The disabling file attachments feature allows super admins to ensure that Asana implementations across their organization meet all security and consistency requirements related to blocking any file attachments that are restricted as per their company’s security policies and preferred file integrations.
This feature gives better controls at a domain level to ensure strict upload policies in accordance with their organizational requirements.
IT admins will also have a quick way to enable or disable one or more or all of computer, Dropbox, Google Drive, Box and Onedrive / Sharepoint upload sources as per their company’s IT security policies and have it applied across all Asana product surface areas where attachments can be added.
How to access your file attachment options
Super admins can access their file attachments options settings through the Security tab of their admin console.
When you’ve opened the Security tab, scroll down to Admin controls and then click File attachment options.
The default setting is all attachments are enabled.
From the next window, you can select your file attachment preferences.
Unchecking “Allow attachments from Asana's apps, API, and other features”
Deselecting this will disable attachment types on
- Web attachments
- Copy and paste
- Drag and drop
- Email forwarding
Disabling attachments from third party apps
To prevent the ability to attach files from third-party apps, you can block them from the Apps tab or select the desired app from the pop-up window.

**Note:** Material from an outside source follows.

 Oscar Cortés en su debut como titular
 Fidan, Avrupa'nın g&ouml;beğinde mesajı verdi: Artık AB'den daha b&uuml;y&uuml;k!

This means that the ability to add attachments from Dropbox, Google Drive, Box, and OneDrive/ SharePoint will no longer be allowed.
Disabling attachments on mobile
There’s no differentiation on the mobile app on attachments between uploads from third party apps and attachments from the device. This is because everything downloads to the device first.
The only way to disable on mobile is by disabling allow attachments from Asana's apps, API, and other features.